> [ENTRIES]

## START

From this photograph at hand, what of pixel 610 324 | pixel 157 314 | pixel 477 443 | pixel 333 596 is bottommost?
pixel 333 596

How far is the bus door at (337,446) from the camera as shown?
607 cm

## END
## START

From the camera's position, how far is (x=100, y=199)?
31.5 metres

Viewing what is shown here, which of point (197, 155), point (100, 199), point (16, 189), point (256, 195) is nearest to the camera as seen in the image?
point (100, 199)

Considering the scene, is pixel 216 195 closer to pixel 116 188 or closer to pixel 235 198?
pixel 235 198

## END
## START

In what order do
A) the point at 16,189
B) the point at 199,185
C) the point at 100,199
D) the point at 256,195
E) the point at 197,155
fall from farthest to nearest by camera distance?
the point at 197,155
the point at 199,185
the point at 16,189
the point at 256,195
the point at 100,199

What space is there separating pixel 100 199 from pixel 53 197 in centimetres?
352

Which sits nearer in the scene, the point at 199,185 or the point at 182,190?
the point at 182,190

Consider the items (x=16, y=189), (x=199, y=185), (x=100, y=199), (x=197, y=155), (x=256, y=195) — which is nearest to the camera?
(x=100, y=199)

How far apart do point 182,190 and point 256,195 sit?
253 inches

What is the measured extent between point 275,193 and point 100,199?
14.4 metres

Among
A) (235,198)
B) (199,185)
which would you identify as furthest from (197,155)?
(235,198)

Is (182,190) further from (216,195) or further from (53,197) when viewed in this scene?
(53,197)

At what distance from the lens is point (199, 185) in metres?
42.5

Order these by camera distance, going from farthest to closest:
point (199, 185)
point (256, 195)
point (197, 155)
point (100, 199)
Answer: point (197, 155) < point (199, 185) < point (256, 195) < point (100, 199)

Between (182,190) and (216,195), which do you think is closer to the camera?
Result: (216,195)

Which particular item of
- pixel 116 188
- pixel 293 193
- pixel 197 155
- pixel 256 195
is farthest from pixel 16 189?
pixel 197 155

## END

> [WHAT THIS TASK INVOLVES]
Select each line in the records above that contains the string "distance". Case counts.

> [THE SOLUTION]
fall from farthest to nearest by camera distance?
At what distance from the lens is point (199, 185) in metres?
Order these by camera distance, going from farthest to closest:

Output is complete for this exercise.